▸ **DATA SUPPLIED**
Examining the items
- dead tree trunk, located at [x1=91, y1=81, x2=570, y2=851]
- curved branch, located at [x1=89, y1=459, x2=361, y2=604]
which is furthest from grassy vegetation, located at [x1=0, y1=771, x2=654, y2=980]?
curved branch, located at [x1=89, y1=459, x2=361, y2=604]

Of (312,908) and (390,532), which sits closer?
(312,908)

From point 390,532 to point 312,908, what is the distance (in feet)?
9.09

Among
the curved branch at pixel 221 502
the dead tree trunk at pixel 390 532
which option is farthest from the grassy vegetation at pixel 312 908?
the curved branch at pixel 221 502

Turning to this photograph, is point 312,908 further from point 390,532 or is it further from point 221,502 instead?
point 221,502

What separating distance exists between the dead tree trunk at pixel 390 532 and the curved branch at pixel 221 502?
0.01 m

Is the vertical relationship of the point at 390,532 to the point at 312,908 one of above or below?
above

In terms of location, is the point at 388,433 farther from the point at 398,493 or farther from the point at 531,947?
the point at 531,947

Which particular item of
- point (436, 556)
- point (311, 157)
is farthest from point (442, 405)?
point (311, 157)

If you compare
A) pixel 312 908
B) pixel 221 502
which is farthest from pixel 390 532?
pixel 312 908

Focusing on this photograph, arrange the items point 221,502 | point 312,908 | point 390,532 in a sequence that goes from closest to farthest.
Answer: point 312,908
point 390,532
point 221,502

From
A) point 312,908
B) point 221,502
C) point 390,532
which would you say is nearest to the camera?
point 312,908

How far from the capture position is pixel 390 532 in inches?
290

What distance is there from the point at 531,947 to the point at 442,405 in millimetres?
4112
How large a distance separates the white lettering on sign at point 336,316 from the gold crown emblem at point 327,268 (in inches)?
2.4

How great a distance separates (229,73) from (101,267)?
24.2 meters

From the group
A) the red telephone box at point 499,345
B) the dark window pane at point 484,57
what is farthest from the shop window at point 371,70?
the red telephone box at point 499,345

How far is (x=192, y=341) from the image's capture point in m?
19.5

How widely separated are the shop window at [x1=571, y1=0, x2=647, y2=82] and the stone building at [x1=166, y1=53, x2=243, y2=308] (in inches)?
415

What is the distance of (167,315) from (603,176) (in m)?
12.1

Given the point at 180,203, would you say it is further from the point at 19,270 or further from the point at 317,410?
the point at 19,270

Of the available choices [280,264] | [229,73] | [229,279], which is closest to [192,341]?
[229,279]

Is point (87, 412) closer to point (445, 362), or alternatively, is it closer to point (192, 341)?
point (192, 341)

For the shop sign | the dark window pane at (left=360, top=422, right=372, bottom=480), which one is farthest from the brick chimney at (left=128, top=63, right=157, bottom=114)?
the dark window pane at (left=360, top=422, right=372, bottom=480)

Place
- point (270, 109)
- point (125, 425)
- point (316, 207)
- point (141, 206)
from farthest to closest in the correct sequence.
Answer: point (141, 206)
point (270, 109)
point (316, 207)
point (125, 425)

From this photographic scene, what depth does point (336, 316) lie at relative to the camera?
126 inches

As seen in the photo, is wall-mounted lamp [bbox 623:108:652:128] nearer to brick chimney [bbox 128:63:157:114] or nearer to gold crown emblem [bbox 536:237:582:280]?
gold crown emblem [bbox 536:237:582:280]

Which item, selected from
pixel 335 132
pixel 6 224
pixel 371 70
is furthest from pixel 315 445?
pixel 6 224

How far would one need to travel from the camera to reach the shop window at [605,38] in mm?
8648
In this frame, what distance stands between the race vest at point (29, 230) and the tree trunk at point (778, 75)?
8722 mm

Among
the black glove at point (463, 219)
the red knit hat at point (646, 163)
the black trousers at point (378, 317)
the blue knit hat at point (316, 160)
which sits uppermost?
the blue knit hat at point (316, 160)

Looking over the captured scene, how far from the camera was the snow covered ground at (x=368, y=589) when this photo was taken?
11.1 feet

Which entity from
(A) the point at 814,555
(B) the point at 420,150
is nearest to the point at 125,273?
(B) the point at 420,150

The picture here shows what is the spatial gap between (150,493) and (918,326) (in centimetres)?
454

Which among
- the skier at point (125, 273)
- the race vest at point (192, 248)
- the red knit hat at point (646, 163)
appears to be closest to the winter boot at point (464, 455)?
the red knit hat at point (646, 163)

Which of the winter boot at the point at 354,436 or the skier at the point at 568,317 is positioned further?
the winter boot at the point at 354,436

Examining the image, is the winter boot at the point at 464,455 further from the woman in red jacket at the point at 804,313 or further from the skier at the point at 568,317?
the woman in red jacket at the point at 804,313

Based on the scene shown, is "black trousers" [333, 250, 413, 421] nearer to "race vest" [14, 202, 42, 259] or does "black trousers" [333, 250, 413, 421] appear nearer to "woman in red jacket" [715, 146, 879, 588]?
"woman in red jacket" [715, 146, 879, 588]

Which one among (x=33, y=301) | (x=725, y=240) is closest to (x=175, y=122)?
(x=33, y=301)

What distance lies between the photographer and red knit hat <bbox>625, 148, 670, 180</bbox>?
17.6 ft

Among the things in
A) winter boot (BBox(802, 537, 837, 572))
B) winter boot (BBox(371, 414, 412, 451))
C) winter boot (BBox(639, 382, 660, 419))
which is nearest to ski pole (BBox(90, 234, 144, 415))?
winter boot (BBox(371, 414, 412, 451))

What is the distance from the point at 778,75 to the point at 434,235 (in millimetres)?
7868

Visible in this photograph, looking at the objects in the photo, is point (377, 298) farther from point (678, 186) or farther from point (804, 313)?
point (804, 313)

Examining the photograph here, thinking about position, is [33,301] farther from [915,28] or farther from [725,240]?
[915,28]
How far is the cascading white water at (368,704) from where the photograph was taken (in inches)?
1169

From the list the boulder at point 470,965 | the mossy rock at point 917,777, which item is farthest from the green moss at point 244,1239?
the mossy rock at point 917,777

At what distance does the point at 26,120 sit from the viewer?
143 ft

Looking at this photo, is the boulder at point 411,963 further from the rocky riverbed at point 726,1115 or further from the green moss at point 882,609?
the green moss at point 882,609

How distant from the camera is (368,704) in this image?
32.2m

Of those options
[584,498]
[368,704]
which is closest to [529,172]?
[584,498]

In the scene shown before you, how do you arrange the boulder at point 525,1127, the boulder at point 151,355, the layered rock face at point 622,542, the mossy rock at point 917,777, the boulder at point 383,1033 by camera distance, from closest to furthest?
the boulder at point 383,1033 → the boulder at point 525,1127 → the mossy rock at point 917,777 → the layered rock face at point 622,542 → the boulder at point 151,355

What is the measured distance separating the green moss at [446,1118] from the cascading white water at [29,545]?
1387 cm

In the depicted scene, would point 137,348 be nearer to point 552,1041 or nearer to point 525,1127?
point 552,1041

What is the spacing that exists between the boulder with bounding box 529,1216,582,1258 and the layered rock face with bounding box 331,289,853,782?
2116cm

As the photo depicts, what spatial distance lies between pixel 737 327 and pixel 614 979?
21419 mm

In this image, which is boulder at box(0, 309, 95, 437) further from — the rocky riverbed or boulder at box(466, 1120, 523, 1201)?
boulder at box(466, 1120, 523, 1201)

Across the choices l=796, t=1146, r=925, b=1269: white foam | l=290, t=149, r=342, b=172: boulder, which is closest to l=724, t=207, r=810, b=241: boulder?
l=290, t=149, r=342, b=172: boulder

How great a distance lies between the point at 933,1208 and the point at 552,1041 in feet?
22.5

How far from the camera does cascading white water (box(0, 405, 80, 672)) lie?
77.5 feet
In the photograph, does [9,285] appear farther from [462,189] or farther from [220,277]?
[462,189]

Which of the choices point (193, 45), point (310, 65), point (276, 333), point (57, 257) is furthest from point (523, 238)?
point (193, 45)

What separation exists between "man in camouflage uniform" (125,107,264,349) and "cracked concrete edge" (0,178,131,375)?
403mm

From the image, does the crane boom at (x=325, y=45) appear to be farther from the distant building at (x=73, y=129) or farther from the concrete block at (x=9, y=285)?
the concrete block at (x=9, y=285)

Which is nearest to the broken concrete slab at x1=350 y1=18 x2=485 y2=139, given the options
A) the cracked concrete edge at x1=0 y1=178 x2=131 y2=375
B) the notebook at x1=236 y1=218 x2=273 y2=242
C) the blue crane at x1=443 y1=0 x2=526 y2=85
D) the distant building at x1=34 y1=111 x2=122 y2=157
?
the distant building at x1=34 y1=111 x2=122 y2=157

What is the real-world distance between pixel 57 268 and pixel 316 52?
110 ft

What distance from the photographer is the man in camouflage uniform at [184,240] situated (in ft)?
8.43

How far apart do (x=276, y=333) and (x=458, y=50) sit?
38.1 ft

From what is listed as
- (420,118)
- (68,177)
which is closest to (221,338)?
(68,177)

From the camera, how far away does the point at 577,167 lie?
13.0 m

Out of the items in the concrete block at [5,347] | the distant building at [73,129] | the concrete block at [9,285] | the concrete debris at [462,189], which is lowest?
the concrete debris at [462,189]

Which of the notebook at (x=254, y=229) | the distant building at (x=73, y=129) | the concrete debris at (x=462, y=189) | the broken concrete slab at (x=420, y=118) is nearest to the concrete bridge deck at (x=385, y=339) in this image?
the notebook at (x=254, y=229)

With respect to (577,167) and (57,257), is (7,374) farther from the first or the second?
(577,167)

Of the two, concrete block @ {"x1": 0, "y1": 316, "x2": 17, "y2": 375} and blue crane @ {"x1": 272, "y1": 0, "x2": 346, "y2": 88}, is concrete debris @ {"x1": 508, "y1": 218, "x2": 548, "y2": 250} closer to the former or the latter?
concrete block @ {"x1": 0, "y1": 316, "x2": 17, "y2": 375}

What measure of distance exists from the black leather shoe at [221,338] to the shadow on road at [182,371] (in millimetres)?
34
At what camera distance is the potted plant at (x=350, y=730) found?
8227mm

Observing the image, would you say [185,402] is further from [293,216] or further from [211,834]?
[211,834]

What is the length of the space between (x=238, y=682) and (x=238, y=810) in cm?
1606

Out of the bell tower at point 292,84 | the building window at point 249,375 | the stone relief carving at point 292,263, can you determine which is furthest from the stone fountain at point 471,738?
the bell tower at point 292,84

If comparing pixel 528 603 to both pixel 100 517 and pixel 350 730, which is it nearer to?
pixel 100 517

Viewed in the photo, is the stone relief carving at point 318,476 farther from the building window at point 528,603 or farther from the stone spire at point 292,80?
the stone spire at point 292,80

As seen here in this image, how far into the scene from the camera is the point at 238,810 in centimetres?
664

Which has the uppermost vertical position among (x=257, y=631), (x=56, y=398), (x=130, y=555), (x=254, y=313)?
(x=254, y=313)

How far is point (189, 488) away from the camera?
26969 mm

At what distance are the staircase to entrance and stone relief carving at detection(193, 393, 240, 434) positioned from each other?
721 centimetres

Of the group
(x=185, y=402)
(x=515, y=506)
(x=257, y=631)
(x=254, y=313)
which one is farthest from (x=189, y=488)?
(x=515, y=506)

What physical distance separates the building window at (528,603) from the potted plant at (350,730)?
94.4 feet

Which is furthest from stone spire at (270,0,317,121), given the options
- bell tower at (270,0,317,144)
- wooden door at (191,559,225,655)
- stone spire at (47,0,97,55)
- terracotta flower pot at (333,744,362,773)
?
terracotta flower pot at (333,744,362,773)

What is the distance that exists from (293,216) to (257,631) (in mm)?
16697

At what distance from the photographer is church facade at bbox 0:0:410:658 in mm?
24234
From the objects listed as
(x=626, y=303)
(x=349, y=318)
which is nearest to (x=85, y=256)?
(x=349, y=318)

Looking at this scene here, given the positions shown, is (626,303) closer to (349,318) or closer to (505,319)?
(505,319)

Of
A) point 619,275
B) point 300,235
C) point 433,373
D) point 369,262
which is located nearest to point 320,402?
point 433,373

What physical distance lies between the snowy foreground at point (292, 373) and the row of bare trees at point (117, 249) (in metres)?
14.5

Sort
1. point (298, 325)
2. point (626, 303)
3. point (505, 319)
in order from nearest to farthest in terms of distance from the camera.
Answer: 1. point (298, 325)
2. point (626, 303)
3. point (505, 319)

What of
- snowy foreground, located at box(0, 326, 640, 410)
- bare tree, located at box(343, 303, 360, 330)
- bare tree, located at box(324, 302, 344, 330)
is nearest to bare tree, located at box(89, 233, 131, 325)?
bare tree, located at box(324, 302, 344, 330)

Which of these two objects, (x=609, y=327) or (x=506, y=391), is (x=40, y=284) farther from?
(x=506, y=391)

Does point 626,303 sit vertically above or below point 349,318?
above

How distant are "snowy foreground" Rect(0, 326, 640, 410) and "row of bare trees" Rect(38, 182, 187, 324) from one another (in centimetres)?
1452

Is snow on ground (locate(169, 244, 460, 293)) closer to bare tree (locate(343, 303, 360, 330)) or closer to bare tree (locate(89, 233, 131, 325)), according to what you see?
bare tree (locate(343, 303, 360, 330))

▸ **EXERCISE DIRECTIONS**
Go back to the data above and please quote exactly, and only, the lines from the line with "Which of these" through its last line.

▸ **EXERCISE RESULT**
Which of these two objects, (x=609, y=327) or (x=506, y=391), is (x=40, y=284) farther from?
(x=506, y=391)

Does point 626,303 sit vertically above or below point 349,318?
above

How distant are "snowy foreground" Rect(0, 326, 640, 410) and "row of bare trees" Rect(38, 182, 187, 324) from one another (in centimetres)?
1452

Is snow on ground (locate(169, 244, 460, 293)) closer to bare tree (locate(343, 303, 360, 330)) or closer to bare tree (locate(89, 233, 131, 325)), according to what you see?
bare tree (locate(343, 303, 360, 330))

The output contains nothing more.